Quoted passage -
Date of Award

Fall 2006

Project Type


Program or Major


Degree Name

Doctor of Philosophy

First Advisor

Karen S Conway


This dissertation consists of three separate but interrelated essays that investigate how family structure and public policy are linked to health and developmental child outcomes. Each essay employs two or three waves of the National Survey of America's Families (NSAF) as the primary data source. The first essay broadly investigates how family structure, including the less typical non-traditional families such as single father and grandparent households, are related to a wide of array of child outcomes with a focus on the interplay of parent-child gender. The results from this study show that children in single father families have better health status than children living in all other non-traditional families. Adding economic resources and inputs appears to mitigate the adverse effect of poverty associated with non-traditional families, but does not eliminate such negative impact.

Your tasks -
1. According to the dissertation abstract, what is the primary data source used in each essay?
2. Resume the dissertation abstract on family structure and child outcomes from where it stops.
The records that follow have no connection to the dissertation abstract.

Information provided -
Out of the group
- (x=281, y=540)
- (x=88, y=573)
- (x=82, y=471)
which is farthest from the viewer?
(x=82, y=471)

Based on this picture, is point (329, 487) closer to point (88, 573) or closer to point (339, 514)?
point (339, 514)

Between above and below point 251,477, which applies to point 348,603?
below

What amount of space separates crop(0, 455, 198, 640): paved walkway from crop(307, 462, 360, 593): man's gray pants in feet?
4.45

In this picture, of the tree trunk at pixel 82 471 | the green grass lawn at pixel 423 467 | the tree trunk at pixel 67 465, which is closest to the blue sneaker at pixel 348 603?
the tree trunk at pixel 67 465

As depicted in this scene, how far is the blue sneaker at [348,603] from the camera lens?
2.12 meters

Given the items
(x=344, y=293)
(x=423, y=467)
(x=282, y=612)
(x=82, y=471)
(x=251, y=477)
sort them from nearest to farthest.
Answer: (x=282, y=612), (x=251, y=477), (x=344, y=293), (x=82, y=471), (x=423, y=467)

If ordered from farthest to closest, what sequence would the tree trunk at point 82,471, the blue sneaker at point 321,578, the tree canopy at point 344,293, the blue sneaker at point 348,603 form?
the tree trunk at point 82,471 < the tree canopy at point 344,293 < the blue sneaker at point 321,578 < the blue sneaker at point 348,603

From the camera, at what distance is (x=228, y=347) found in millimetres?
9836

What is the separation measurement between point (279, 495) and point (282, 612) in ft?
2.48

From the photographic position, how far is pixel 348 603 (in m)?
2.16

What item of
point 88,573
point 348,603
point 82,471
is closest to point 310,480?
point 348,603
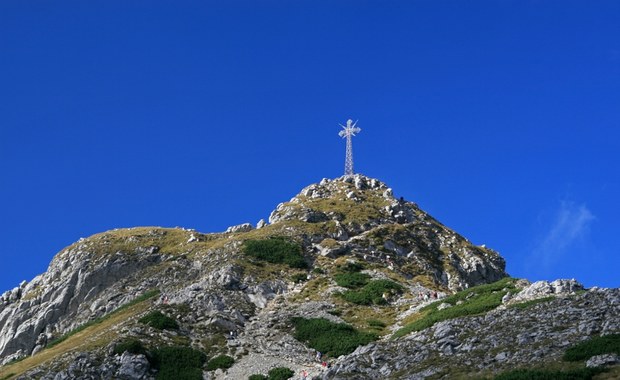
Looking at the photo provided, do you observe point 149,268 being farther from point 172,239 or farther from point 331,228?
point 331,228

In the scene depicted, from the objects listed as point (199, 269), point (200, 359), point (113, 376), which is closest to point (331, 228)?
point (199, 269)

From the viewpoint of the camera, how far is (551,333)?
39.5 m

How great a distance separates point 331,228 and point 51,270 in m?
45.2

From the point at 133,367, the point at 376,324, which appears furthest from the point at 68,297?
the point at 376,324

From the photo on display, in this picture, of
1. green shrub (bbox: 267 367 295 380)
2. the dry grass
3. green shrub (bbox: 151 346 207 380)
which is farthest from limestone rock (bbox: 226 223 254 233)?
green shrub (bbox: 267 367 295 380)

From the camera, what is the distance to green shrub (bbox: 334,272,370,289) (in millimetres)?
79750

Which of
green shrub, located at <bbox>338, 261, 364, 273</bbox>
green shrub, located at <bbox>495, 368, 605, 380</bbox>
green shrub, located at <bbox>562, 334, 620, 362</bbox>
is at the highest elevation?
green shrub, located at <bbox>338, 261, 364, 273</bbox>

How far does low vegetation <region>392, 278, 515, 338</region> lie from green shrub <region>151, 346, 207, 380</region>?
58.1 ft

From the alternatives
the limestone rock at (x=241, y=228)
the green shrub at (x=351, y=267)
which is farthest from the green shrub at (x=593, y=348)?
the limestone rock at (x=241, y=228)

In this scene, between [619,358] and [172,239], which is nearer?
[619,358]

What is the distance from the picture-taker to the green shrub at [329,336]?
59.7 m

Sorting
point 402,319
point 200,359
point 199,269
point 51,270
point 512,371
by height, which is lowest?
point 512,371

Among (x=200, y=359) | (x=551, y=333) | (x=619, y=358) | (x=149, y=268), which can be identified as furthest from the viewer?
(x=149, y=268)

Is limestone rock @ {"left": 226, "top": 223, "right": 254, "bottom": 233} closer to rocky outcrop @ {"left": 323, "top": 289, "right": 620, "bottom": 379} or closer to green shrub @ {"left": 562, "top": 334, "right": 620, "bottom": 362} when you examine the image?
rocky outcrop @ {"left": 323, "top": 289, "right": 620, "bottom": 379}
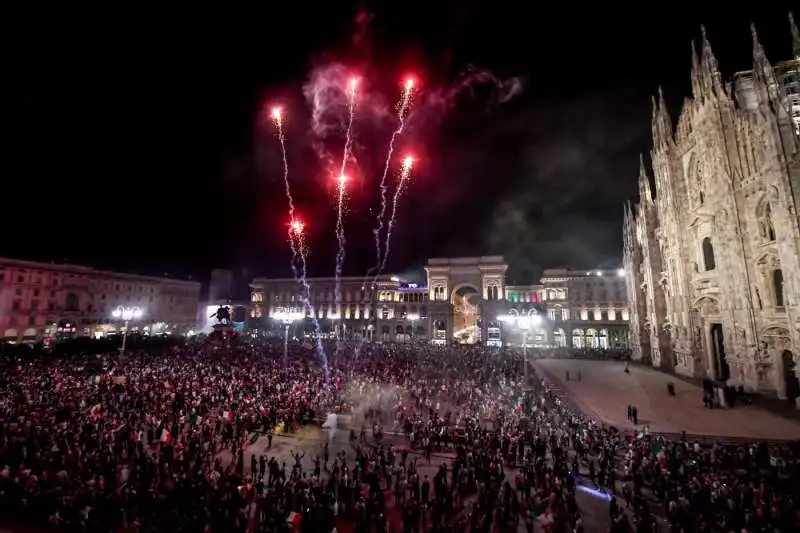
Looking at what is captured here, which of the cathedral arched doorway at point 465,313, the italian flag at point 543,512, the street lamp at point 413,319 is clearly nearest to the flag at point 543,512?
the italian flag at point 543,512

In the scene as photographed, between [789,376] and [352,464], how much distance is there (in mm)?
27339

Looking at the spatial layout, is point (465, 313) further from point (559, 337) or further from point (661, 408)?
point (661, 408)

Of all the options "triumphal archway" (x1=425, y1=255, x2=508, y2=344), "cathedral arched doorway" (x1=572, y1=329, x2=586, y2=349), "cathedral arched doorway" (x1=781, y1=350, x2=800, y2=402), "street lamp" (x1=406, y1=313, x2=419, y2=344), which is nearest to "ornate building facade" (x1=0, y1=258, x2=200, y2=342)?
"street lamp" (x1=406, y1=313, x2=419, y2=344)

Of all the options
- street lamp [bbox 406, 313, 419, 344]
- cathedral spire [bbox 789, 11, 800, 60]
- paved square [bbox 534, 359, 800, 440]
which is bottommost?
paved square [bbox 534, 359, 800, 440]

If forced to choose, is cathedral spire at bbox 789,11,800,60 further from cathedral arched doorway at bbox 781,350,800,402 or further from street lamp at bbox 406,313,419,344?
street lamp at bbox 406,313,419,344

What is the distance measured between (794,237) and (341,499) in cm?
2840

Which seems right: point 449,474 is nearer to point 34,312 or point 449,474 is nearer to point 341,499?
point 341,499

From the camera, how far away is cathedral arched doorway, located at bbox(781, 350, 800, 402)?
2297cm

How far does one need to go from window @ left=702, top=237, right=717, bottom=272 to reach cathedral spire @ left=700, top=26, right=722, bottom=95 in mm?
11656

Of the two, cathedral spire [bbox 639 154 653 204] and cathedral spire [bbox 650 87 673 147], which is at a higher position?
cathedral spire [bbox 650 87 673 147]

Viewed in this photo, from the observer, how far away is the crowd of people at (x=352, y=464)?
956 cm

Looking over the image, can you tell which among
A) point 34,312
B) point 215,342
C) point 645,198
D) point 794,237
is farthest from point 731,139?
point 34,312

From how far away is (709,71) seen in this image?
3002cm

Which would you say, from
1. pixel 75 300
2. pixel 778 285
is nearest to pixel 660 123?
pixel 778 285
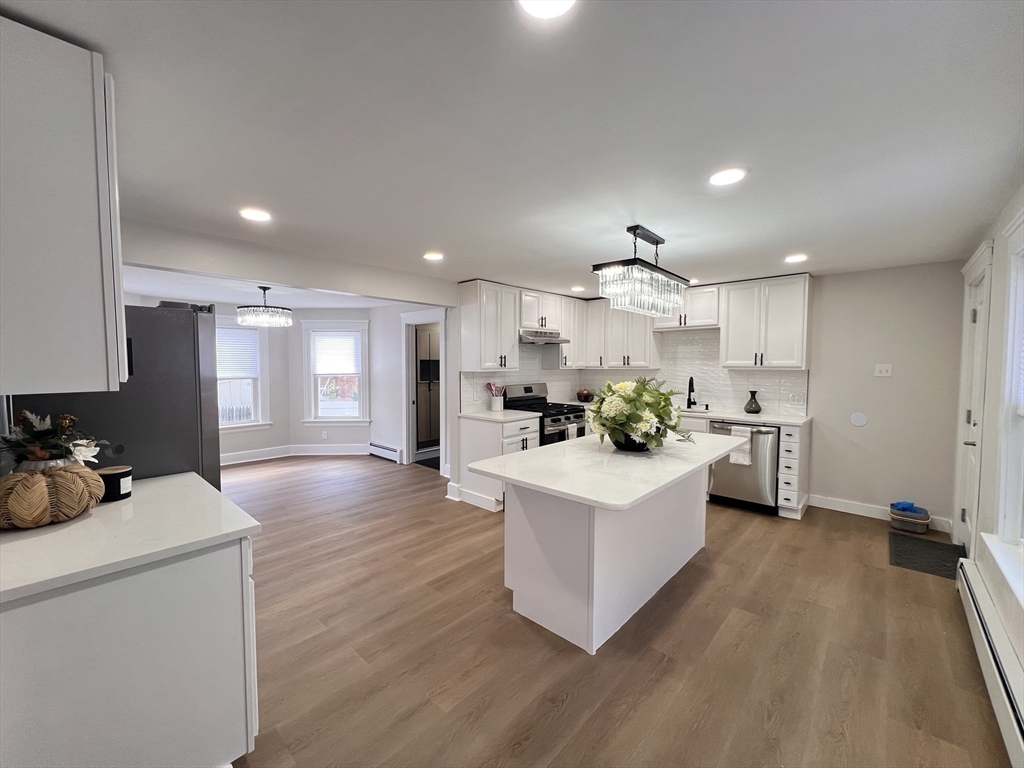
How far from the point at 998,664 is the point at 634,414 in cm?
186

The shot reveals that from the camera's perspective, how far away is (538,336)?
4934 millimetres

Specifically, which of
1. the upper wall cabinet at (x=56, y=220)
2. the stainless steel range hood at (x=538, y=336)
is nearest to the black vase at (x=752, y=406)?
the stainless steel range hood at (x=538, y=336)

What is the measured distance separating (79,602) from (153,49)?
1.54m

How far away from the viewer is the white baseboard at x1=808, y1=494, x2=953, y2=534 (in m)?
3.76

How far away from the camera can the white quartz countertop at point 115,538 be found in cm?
113

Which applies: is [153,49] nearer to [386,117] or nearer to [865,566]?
[386,117]

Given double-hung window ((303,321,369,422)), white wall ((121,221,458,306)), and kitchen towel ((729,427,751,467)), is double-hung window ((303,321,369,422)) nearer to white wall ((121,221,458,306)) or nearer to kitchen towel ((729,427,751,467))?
white wall ((121,221,458,306))

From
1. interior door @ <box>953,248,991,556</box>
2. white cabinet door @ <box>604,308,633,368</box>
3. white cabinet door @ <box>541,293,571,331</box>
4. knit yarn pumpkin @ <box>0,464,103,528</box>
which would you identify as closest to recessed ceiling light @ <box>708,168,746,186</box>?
interior door @ <box>953,248,991,556</box>

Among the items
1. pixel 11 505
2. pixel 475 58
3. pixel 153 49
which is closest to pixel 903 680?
pixel 475 58

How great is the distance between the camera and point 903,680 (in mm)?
2016

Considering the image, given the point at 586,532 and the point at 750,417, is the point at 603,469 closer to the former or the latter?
the point at 586,532

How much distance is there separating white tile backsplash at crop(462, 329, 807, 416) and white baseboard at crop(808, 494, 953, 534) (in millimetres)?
885

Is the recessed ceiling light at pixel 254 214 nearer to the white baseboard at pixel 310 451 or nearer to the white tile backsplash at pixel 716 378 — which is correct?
the white tile backsplash at pixel 716 378

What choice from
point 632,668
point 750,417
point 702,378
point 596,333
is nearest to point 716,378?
point 702,378
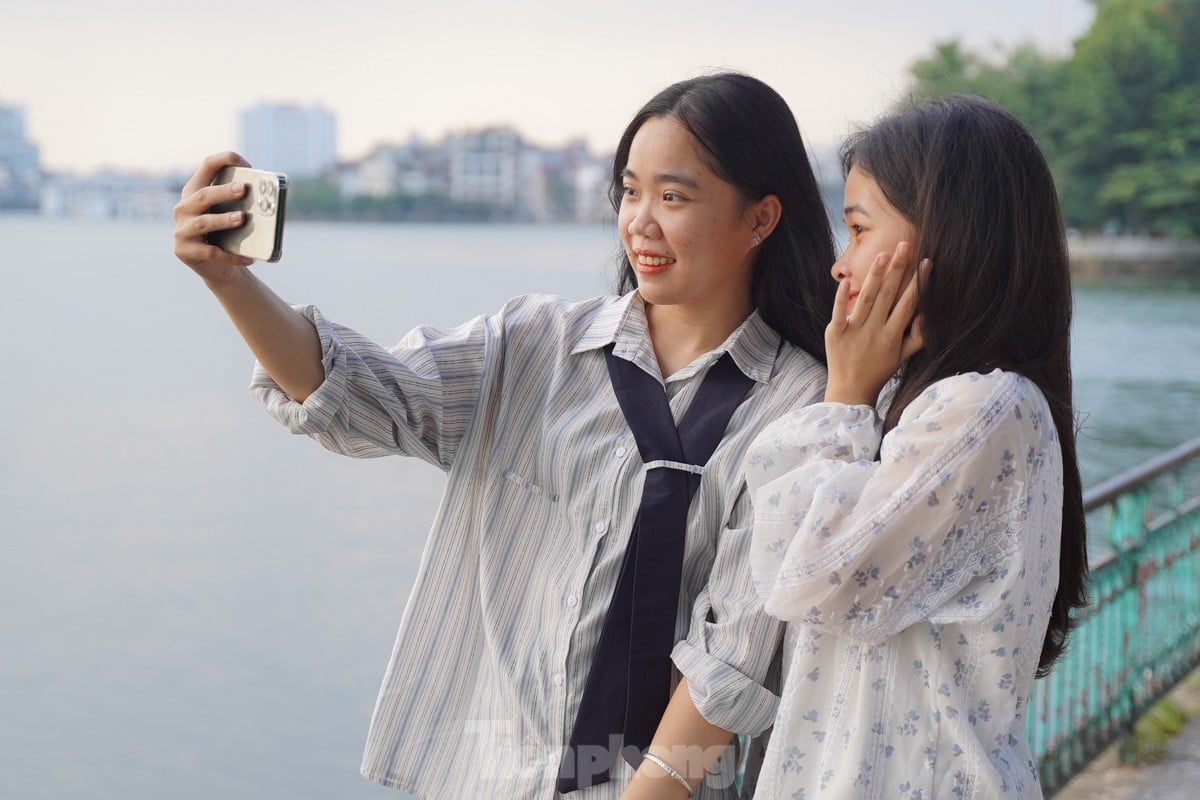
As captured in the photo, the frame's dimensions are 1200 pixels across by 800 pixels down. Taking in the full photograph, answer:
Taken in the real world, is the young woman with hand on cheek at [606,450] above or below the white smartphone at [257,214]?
below

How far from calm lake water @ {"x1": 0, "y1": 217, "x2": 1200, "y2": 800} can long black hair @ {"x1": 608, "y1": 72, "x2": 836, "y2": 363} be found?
0.31 m

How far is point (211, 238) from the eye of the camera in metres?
1.36

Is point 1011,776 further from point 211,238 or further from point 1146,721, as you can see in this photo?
point 1146,721

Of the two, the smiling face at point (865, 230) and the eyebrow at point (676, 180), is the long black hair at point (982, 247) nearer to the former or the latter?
the smiling face at point (865, 230)

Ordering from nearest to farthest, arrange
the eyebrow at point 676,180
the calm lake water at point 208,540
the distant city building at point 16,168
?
the eyebrow at point 676,180, the calm lake water at point 208,540, the distant city building at point 16,168

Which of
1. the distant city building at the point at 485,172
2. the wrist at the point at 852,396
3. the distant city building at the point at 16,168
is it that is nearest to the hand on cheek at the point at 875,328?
the wrist at the point at 852,396

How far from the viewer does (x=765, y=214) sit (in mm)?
1621

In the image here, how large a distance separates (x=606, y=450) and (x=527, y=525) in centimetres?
14

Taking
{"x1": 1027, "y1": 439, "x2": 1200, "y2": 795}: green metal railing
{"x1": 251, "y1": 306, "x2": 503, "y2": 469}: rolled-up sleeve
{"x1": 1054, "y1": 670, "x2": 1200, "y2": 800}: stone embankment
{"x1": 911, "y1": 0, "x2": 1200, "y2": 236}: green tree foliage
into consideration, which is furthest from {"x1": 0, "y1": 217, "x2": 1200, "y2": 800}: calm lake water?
{"x1": 911, "y1": 0, "x2": 1200, "y2": 236}: green tree foliage

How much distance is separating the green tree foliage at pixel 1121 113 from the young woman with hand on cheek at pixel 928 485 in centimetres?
3769

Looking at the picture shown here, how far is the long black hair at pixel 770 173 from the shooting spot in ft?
5.10

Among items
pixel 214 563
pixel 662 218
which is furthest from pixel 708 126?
pixel 214 563

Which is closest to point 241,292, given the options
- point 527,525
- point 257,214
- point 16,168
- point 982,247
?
point 257,214

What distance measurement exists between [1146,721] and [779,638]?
107 inches
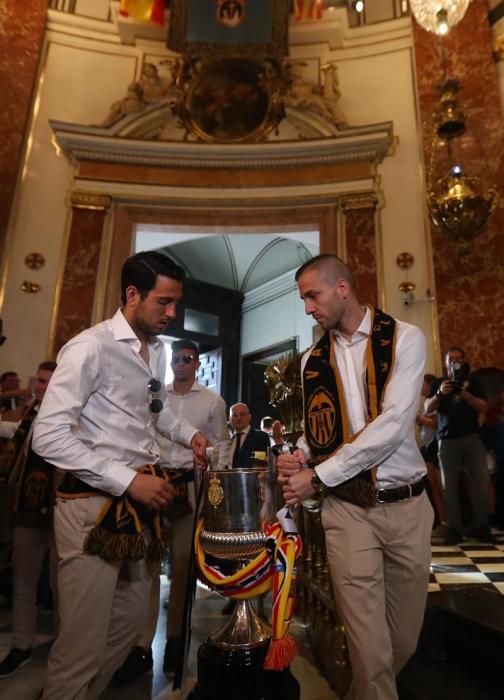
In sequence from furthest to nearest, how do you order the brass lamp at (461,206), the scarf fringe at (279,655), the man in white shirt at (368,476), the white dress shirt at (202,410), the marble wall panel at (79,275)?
the marble wall panel at (79,275)
the brass lamp at (461,206)
the white dress shirt at (202,410)
the man in white shirt at (368,476)
the scarf fringe at (279,655)

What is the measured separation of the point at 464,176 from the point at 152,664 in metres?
6.14

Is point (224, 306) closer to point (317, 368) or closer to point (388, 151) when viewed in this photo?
point (388, 151)

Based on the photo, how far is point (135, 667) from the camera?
2225 millimetres

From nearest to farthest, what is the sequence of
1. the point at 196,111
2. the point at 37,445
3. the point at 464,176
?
1. the point at 37,445
2. the point at 464,176
3. the point at 196,111

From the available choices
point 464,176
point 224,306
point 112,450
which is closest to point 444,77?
point 464,176

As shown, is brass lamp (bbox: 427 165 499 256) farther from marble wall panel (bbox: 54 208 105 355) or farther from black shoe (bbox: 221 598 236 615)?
black shoe (bbox: 221 598 236 615)

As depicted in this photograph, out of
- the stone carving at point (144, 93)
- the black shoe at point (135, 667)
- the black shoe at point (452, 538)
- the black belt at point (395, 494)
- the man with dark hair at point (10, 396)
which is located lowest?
the black shoe at point (135, 667)

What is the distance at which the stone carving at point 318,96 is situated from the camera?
7.34 meters

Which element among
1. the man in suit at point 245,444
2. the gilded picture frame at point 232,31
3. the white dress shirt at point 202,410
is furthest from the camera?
the gilded picture frame at point 232,31

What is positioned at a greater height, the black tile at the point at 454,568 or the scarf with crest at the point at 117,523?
the scarf with crest at the point at 117,523

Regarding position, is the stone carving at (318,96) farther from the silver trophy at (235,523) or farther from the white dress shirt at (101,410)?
the silver trophy at (235,523)

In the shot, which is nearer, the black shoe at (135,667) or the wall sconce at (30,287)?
the black shoe at (135,667)

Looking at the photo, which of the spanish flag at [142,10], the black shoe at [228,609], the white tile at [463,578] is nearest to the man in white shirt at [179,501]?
the black shoe at [228,609]

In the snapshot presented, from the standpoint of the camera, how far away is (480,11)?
714cm
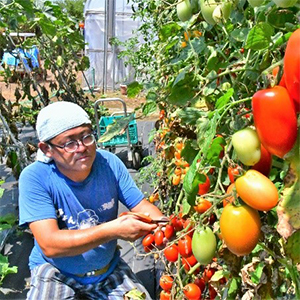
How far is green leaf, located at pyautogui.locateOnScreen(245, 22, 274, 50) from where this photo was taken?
54 centimetres

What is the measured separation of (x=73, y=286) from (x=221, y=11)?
1.24 m

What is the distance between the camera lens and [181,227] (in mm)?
1203

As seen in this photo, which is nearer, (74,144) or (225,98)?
(225,98)

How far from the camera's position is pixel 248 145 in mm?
546

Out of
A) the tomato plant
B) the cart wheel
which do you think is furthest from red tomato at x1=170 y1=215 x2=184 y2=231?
the cart wheel

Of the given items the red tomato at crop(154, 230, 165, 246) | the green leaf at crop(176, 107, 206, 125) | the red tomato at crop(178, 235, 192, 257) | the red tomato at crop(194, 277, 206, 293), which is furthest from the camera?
the red tomato at crop(154, 230, 165, 246)

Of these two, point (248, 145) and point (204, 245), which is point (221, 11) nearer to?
point (248, 145)

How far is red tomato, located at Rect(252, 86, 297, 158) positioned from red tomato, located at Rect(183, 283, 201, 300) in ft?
2.33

Task answers -
1. Two or three waves of the National Survey of America's Families (NSAF).

2.
The second essay investigates how the State Children's Health Insurance Programs (SCHIP), which are designed to provide coverage for uninsured children with family income too high to qualify for Medicaid but not high enough to secure private insurance, affect coverage, medical care utilization and child health outcomes. I find strong and consistent evidence that the number of publicly insured children increases; however, the number of privately insured children also declines suggesting significant crowd-out. As a result, there are no consistent findings that SCHIP increased the overall number of insured children. The results also indicate that SCHIP programs encourage medical care utilization such as well-child care visits and doctor visits. Nevertheless, there is little evidence on the effectiveness of SCHIP with respect to improving children's health outcomes.

The third essay contributes to the sparse existing literature on two different fronts. First, it empirically investigates the impact of welfare reform on the formation of grandparent-headed households, while at the same time taking into account the interplay of other contemporary public programs such as state kinship care policies and SCHIP. Second, this essay explores the motivations underlying grandparent caregiving behaviors and offers insights to such behaviors from an economist's perspective. I do not find evidence that welfare reform encourage grandparent household formation. However, there is strong evidence that kinship care policies encourage grandparent caregiving behaviors.